There are requests for raises, but not too many, Kresojević points out, because their employees are aware of the overall situation in the economy. “We have open communication with them and they are aware of our capabilities, so all their requests were based on realism.”

Candidates and employees have more questions

Bearing in mind all of the above, companies notice somewhat different reactions from employees due to the crisis. “Colleagues are now asking HR much more about the stability of the projects they are working on and the stability of the end clients, whose projects they are working on,” says our interlocutor from TNation.

Berar from Subotica presents a similar situation in Devtech, also emphasizing the position that the most important thing for employees is to know if they can maintain a sense of security in an uncertain time. “We use opportunities such as monthly team meetings and Q&A tools to share new information about company events, opportunities, successes, challenges and answer all employee questions.”

At BPS Tech, they state that job candidates are more open to conversation.

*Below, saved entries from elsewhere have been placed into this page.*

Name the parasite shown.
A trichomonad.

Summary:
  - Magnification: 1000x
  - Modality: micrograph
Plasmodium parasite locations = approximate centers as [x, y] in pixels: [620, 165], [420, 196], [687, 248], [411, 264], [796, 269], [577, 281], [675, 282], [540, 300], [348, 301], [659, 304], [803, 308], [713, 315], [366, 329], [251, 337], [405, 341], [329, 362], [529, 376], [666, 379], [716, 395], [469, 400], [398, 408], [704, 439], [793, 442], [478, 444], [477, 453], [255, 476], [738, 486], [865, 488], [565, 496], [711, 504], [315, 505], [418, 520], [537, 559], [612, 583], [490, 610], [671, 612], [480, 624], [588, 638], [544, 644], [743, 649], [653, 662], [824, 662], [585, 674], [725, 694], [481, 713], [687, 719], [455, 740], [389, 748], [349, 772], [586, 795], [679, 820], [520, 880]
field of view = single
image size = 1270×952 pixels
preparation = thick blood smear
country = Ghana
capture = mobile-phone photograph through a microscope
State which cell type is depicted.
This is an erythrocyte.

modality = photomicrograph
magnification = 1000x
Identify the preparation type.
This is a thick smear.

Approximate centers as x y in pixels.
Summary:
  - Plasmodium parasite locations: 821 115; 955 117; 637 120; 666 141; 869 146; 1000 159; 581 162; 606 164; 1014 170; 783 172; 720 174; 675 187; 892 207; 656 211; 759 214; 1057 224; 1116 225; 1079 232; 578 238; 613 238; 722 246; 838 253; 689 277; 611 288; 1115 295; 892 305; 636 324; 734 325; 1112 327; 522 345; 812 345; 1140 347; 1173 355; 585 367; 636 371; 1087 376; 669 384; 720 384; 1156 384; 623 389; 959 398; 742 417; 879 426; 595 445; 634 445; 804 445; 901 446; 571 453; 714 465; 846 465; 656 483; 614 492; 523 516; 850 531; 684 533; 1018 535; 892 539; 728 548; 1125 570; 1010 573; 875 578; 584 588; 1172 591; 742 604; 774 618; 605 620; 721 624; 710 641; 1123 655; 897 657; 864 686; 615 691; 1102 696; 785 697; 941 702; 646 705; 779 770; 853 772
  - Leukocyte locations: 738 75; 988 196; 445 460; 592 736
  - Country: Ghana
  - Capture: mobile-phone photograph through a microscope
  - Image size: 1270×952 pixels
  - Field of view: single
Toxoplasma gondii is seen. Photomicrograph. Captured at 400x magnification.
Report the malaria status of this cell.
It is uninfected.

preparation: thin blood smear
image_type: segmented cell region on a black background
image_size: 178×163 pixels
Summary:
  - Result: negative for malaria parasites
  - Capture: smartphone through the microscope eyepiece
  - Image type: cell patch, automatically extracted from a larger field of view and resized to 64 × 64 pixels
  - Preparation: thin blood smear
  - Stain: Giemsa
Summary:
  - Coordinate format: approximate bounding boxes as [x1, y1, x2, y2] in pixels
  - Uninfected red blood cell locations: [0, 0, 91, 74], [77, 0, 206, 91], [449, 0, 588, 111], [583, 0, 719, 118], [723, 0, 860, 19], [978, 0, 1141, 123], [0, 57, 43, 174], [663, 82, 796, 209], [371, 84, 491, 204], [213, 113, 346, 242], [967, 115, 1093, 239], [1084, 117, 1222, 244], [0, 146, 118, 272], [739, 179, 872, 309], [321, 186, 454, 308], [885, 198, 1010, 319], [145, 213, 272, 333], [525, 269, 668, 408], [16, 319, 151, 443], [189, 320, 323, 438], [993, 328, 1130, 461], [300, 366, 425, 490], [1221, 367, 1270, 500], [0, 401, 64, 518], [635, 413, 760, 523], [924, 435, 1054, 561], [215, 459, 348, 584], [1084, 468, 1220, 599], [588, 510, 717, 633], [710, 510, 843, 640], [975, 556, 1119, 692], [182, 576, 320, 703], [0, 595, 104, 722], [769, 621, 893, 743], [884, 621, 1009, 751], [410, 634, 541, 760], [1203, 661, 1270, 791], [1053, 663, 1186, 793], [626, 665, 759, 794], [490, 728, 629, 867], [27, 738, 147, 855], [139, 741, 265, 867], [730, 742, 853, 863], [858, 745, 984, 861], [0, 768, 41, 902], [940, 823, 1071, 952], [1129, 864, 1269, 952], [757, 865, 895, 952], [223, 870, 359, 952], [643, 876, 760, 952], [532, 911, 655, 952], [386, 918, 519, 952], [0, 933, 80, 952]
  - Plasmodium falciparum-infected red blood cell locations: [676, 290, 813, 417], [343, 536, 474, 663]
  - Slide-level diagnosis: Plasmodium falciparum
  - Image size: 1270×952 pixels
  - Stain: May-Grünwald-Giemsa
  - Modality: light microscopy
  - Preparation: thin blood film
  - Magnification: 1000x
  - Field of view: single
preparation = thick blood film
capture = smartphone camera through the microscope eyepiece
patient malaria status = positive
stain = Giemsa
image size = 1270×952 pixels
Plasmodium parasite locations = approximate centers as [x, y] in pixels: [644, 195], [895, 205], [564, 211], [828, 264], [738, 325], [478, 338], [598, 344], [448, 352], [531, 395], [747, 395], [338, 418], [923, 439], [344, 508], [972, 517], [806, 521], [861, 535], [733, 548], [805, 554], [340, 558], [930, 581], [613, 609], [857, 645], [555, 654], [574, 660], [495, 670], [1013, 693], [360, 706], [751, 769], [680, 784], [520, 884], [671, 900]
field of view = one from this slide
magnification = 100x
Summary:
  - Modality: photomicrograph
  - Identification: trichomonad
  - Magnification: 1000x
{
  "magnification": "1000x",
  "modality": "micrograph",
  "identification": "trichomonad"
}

“They are aware that the market is unstable and that they could lose their jobs tomorrow, so it suits them to have more options open. Especially since we employ seniors who are mostly people with families to support,” says Nedeljković.

All this means additional challenges for people from the HR sector. “Crisis occasions are an occasion to strengthen and adapt principles such as transparency, trust and responsibility, which we are working on with the team in this case as well”, assesses Suboticki Berar. In addition, she adds, in an industry as dynamic as IT, there is a strong need to nurture the experience of employees, among other things, through a harmonized corporate culture of a company.

“It should be borne in mind that Devtech employed 82 people within six months in 2022, which is almost 50 percent growth in half a year. With such a jump and growth in the number of employees in North America and throughout Europe, and at the same time the plan for the next year, there was an increased need for additional care of employees, retention and expansion of company culture and an approach based on measurable data.”